- Information shown:
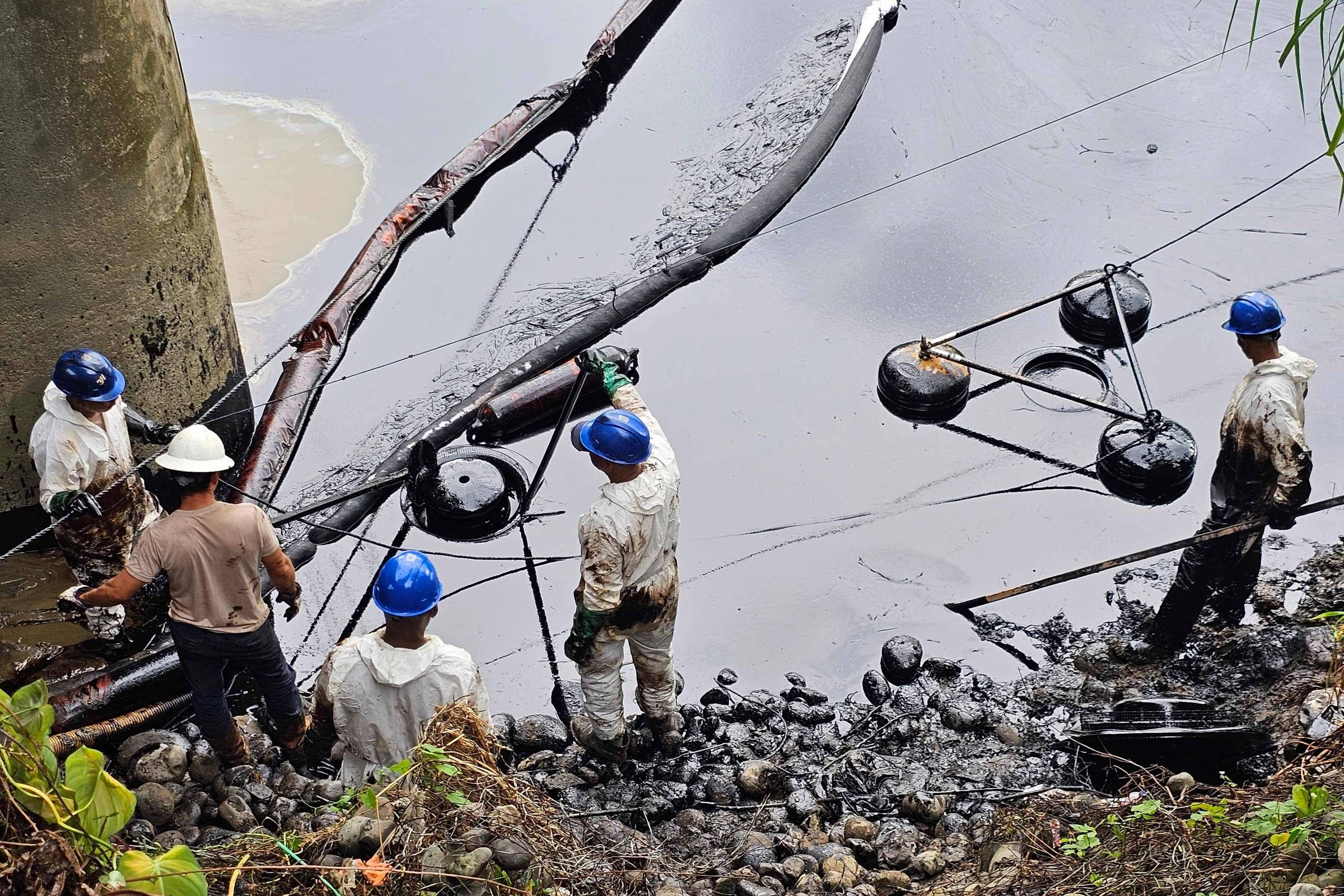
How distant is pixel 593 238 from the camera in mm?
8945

---

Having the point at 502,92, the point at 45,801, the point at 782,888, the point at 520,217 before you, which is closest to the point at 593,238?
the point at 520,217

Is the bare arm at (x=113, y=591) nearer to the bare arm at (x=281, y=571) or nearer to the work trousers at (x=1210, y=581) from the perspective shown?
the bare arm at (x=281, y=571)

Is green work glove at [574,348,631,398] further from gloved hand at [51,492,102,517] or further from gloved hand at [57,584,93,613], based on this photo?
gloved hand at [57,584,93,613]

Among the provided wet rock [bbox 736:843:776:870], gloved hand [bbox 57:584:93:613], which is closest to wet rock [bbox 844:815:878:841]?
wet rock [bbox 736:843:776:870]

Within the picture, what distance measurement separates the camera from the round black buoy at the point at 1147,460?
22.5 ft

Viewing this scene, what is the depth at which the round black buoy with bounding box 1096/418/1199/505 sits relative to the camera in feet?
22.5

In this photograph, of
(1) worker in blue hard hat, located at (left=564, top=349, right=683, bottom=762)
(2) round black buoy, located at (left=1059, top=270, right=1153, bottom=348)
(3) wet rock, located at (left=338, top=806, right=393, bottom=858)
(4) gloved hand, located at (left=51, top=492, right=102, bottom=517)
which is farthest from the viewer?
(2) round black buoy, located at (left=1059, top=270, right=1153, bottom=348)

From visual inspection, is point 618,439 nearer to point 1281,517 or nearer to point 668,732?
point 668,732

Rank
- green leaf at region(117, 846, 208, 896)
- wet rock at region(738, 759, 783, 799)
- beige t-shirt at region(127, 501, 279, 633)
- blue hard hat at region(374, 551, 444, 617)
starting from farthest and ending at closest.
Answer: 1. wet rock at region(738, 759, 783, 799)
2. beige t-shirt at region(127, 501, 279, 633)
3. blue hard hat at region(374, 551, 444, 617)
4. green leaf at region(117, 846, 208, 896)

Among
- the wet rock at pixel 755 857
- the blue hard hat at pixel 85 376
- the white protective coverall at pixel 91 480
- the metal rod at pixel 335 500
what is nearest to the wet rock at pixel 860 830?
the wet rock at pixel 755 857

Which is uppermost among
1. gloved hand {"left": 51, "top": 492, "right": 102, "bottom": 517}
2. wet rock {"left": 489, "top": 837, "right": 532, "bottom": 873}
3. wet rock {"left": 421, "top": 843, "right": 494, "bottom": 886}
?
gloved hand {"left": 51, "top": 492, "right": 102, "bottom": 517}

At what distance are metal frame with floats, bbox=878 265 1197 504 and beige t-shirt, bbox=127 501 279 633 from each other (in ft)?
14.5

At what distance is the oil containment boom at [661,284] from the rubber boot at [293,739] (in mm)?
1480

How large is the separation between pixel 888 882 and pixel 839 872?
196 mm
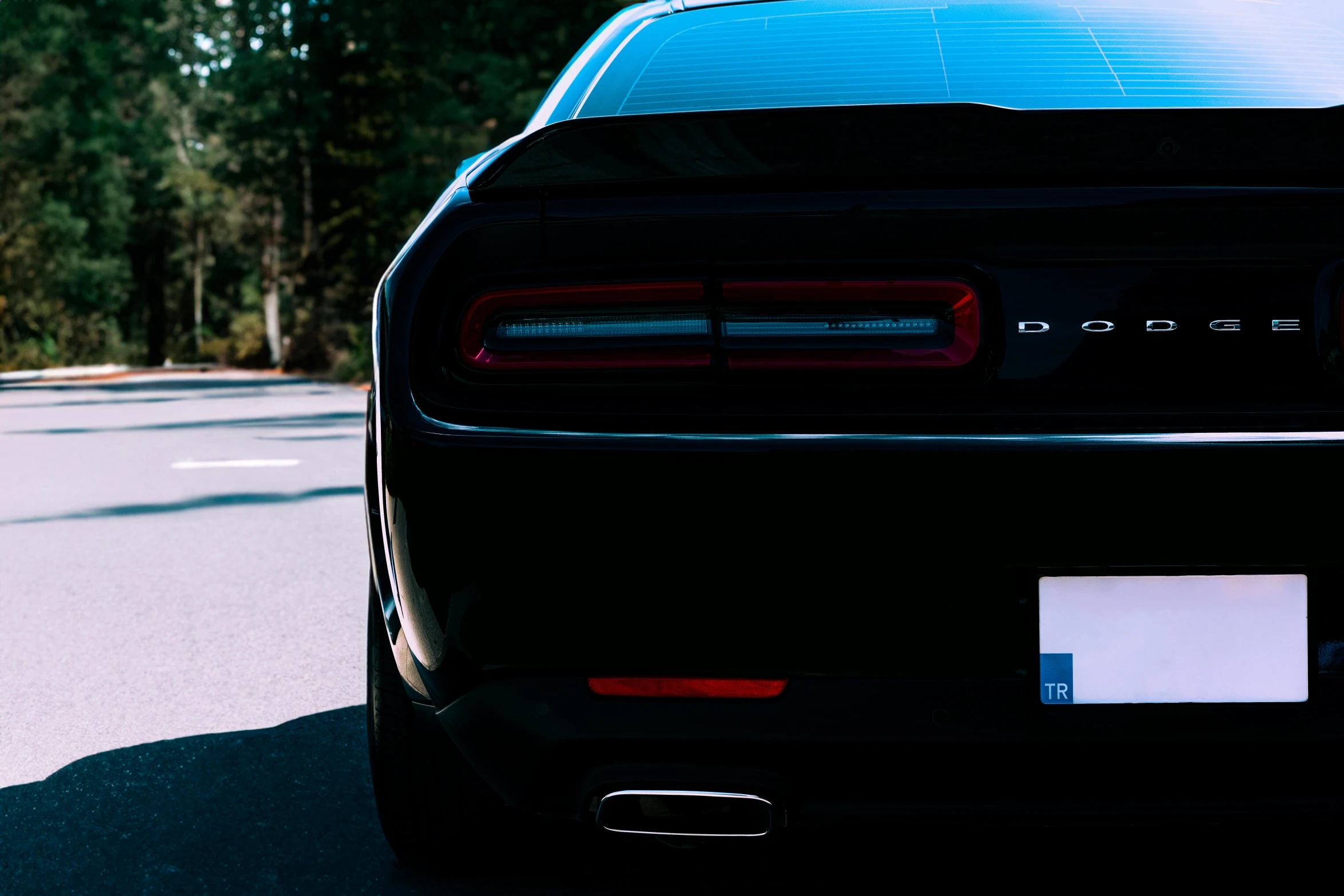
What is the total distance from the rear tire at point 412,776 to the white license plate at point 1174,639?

* * *

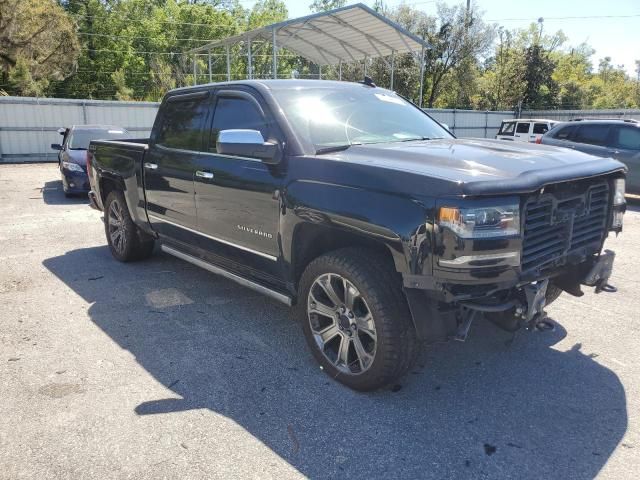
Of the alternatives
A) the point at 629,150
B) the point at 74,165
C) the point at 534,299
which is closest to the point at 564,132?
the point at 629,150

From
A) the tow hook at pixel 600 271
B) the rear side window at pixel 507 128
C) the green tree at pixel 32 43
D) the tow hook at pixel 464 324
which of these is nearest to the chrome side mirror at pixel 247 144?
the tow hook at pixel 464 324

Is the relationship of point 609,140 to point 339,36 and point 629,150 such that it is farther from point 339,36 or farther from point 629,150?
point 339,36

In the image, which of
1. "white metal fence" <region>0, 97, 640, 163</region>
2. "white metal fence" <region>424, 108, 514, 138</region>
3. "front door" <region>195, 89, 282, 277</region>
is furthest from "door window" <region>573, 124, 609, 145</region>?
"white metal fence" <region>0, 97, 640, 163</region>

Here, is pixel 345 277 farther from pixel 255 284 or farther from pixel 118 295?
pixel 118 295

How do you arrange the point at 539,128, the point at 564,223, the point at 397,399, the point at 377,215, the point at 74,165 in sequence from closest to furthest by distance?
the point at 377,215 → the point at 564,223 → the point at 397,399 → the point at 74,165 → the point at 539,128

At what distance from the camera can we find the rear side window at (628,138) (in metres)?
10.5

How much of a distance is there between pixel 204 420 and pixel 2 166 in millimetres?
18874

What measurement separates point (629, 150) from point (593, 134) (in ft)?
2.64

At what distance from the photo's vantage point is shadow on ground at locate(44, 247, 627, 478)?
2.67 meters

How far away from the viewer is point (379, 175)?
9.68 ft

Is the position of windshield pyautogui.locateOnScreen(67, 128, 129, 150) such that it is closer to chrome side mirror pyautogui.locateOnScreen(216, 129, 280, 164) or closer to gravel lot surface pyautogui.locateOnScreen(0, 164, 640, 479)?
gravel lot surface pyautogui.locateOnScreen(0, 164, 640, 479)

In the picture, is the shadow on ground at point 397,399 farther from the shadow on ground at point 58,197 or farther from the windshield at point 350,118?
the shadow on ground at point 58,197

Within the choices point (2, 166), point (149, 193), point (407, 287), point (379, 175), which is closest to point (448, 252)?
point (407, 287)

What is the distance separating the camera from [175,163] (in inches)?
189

- What is asked: Show each line in the material above that contains the word "viewer". Count a line only when the capitalization matches.

- Answer to the exercise:
which is farthest from the viewer?
How far away from the viewer is point (379, 175)?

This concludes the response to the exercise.